Data for this exercise: Begin
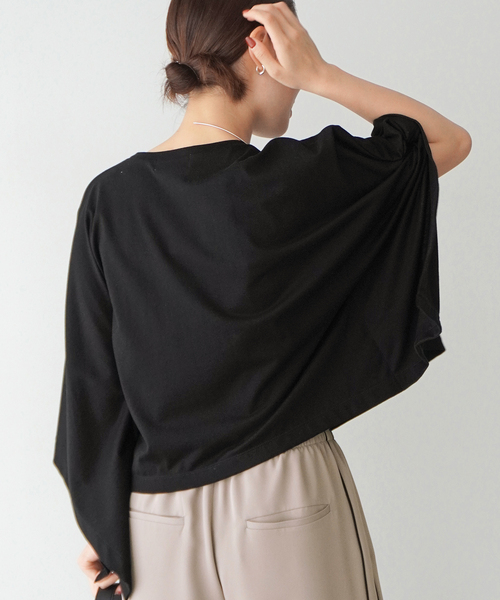 AP STUDIO（エーピーストゥディオ）の「ポンチョTシャツ（Tシャツ/カットソー・レディース・ベージュ/ブラック/ホワイト・FREE）」の15枚目の写真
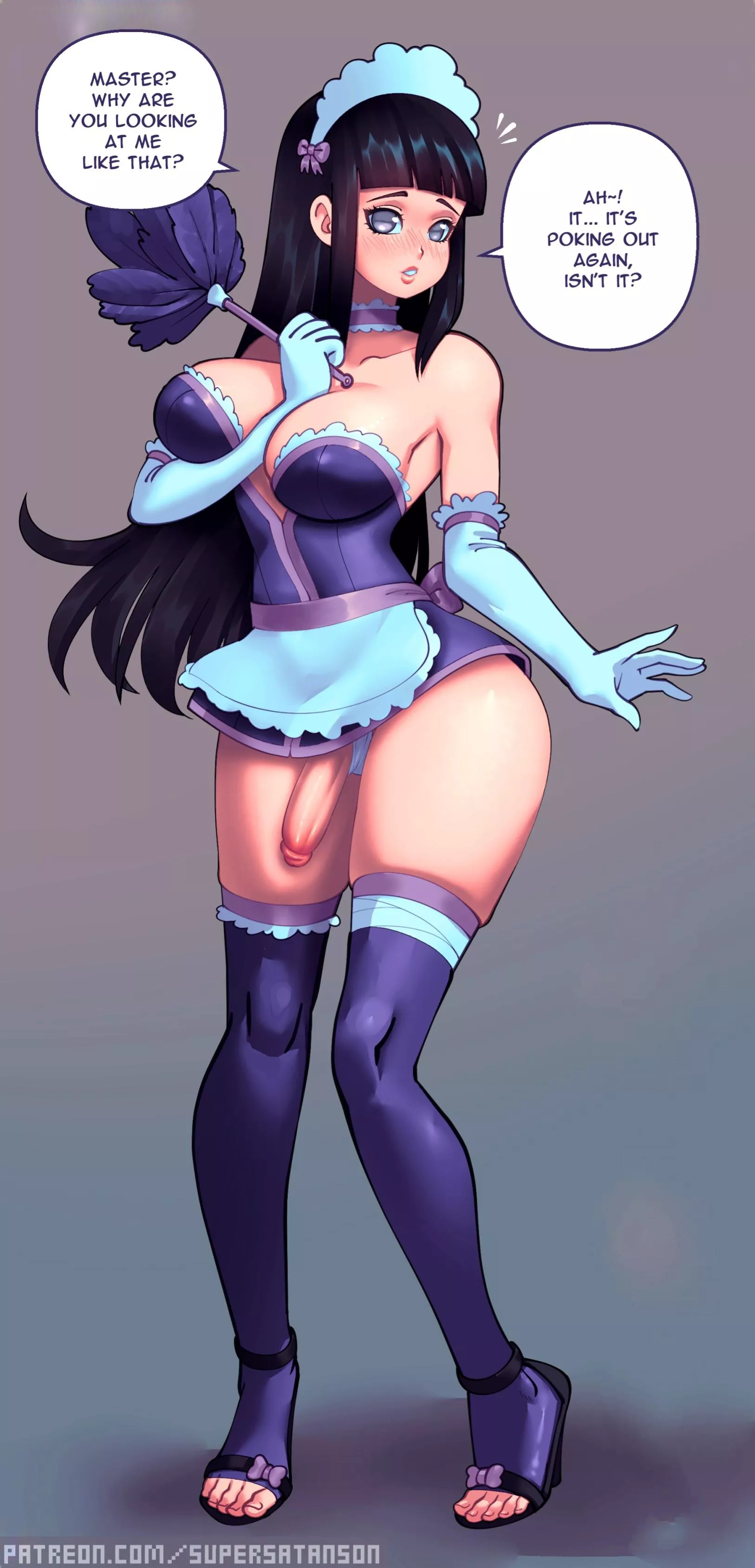 It's poking out again, isn't it? (SuperSatanSon)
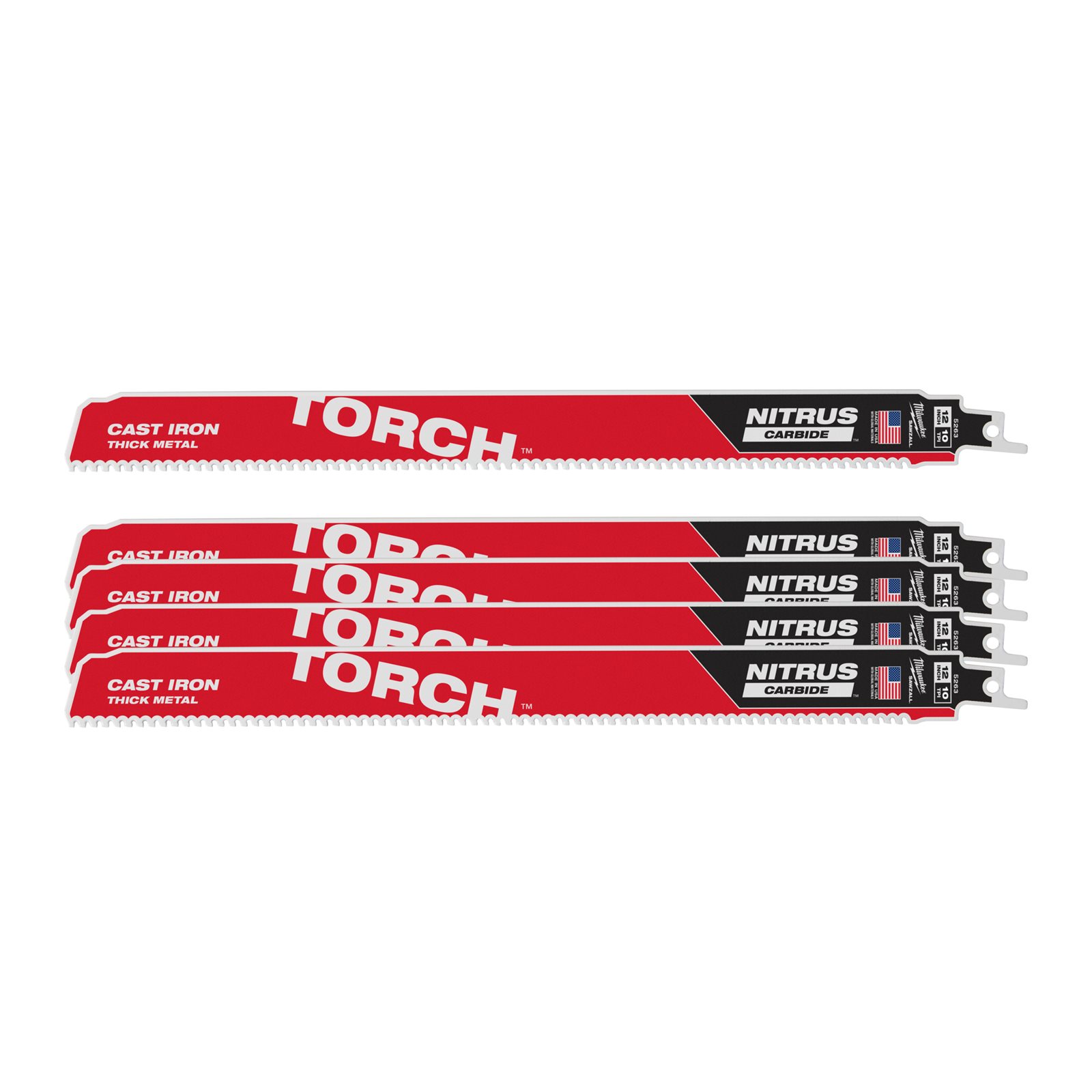 Metal: Pânze Heavy duty TORCH NITRUS CARBIDE 300mm 5 buc Milwaukee 48476553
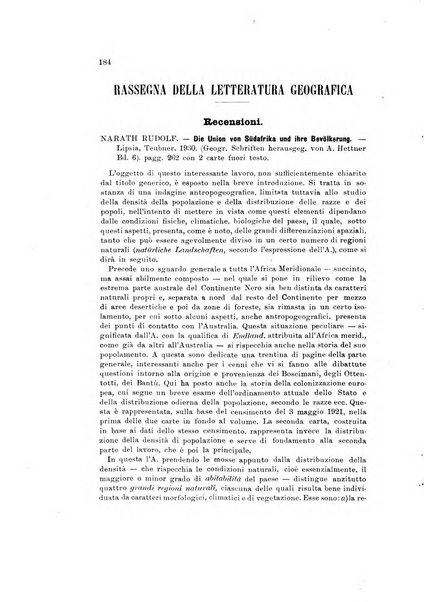 Rivista geografica italiana e Bollettino della Societa di studi geografici e coloniali in Firenze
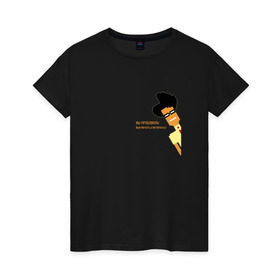 Женская футболка хлопок с принтом IT Crowd - Mos в Тюмени, 100% хлопок | прямой крой, круглый вырез горловины, длина до линии бедер, слегка спущенное плечо | it | it crowd | moss | админы | компьютерщики | сериалы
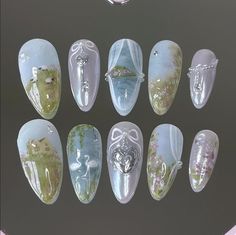 summer romance in a lavender english garden nails! by arisacheu   #nailart #nailsofinstagram #naildesign #nailstagram #nailartideas #gelnails #almondnails #summernail #summernails #nailinspo #naildesign #garden #nailsnailsnails #nailsonfleek #nailsoftheday #nails2inspire #gelnailart Ongles Design, Garden Nails, Coquette Nails, Really Cute Nails, Summer Romance, Design Nails, Gel Nail Design, Ideas Nails, Fire Nails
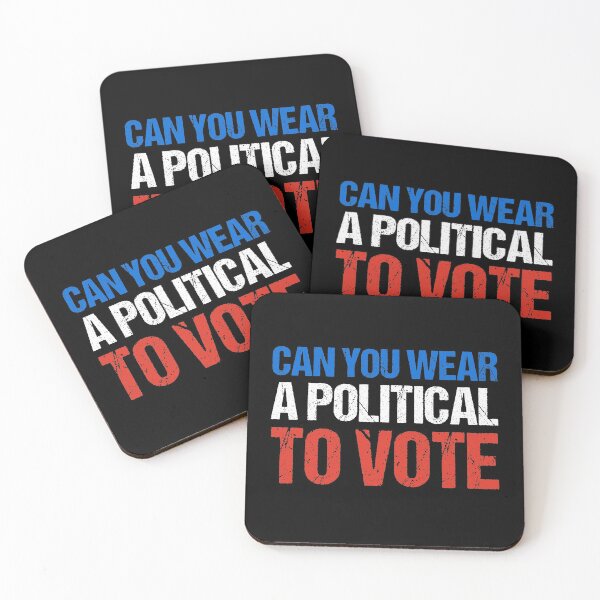 Item preview, Can you wear a political to vote designed and sold by Blaacklight.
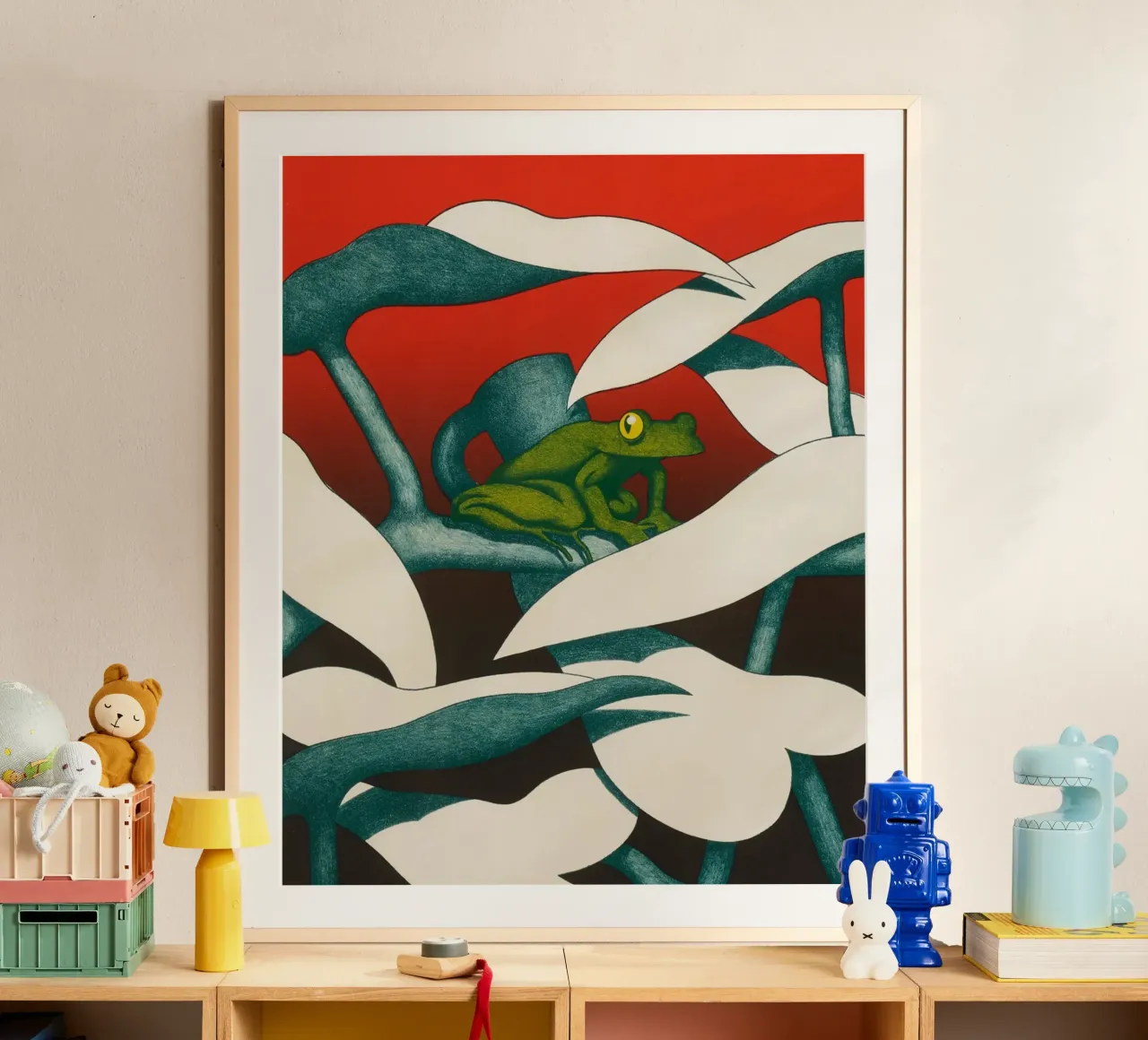 Coppa Ken Price Jivaroland Frog poster da Marcobarshop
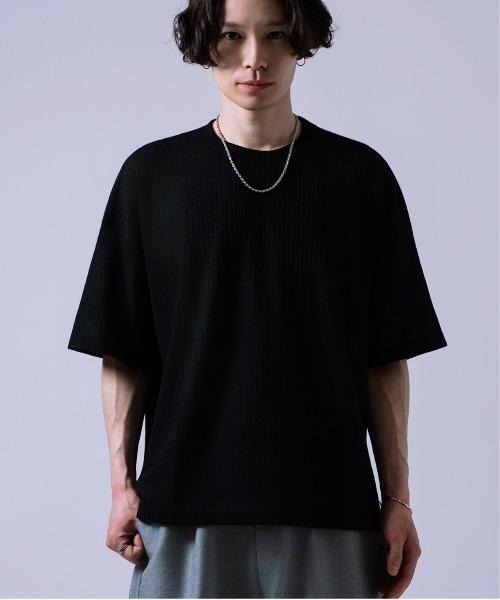 Crownor(クラウノアー)の「ワッフル素材 半袖Tシャツ(Tシャツ/カットソー・メンズ・ブルー/グリーン/ラベンダー/ブラック/ライトグレー・MEDIUM/LARGE)」の13枚目の写真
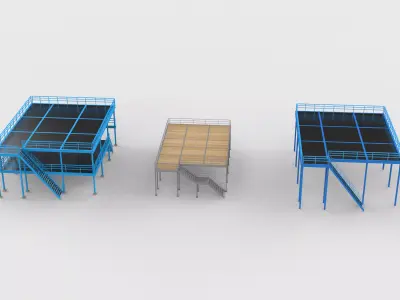 Mezzanine Floori set 3D model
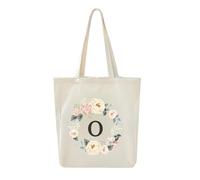 Borsa tote in tela, borsa regalo personalizzata con lettere dalla A alla Z, borsa per la spesa ecologica riutilizzabile, borsa regalo, adatta per matrimoni, compleanni, eventi, feste, vacanze al mare.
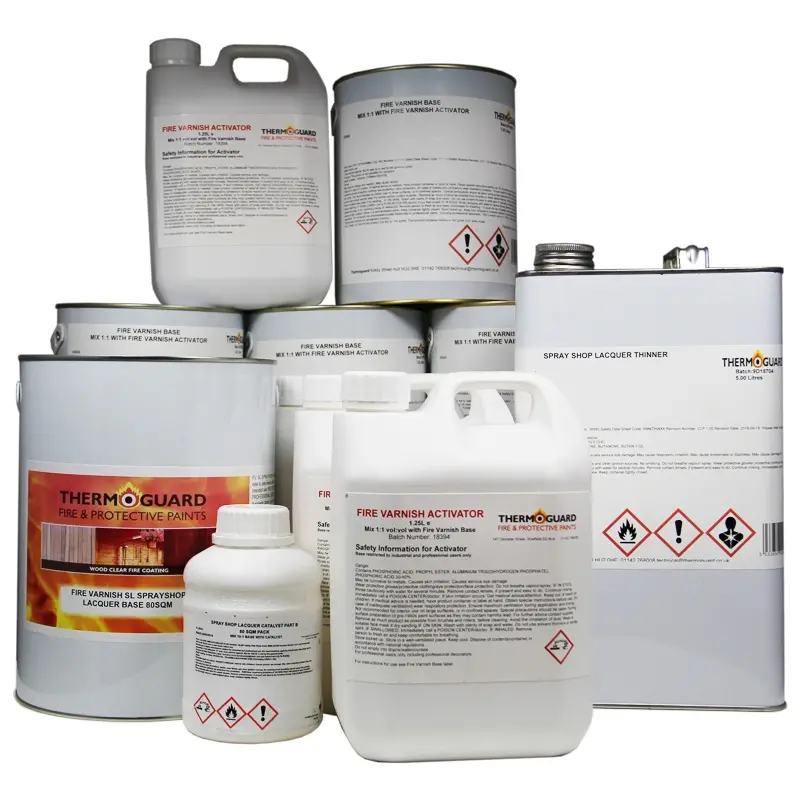 Thermoguard Fire Varnish Sprayshop Lacquer System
Data for this exercise: End
Brief » Exclude all images and restate the records above word for word.

Final answer »
 AP STUDIO（エーピーストゥディオ）の「ポンチョTシャツ（Tシャツ/カットソー・レディース・ベージュ/ブラック/ホワイト・FREE）」の15枚目の写真
 It's poking out again, isn't it? (SuperSatanSon)
 Metal: Pânze Heavy duty TORCH NITRUS CARBIDE 300mm 5 buc Milwaukee 48476553
 Rivista geografica italiana e Bollettino della Societa di studi geografici e coloniali in Firenze
 Женская футболка хлопок с принтом IT Crowd - Mos в Тюмени, 100% хлопок | прямой крой, круглый вырез горловины, длина до линии бедер, слегка спущенное плечо | it | it crowd | moss | админы | компьютерщики | сериалы
 summer romance in a lavender english garden nails! by arisacheu   #nailart #nailsofinstagram #naildesign #nailstagram #nailartideas #gelnails #almondnails #summernail #summernails #nailinspo #naildesign #garden #nailsnailsnails #nailsonfleek #nailsoftheday #nails2inspire #gelnailart Ongles Design, Garden Nails, Coquette Nails, Really Cute Nails, Summer Romance, Design Nails, Gel Nail Design, Ideas Nails, Fire Nails
 Item preview, Can you wear a political to vote designed and sold by Blaacklight.
 Coppa Ken Price Jivaroland Frog poster da Marcobarshop
 Crownor(クラウノアー)の「ワッフル素材 半袖Tシャツ(Tシャツ/カットソー・メンズ・ブルー/グリーン/ラベンダー/ブラック/ライトグレー・MEDIUM/LARGE)」の13枚目の写真
 Mezzanine Floori set 3D model
 Borsa tote in tela, borsa regalo personalizzata con lettere dalla A alla Z, borsa per la spesa ecologica riutilizzabile, borsa regalo, adatta per matrimoni, compleanni, eventi, feste, vacanze al mare.
 Thermoguard Fire Varnish Sprayshop Lacquer System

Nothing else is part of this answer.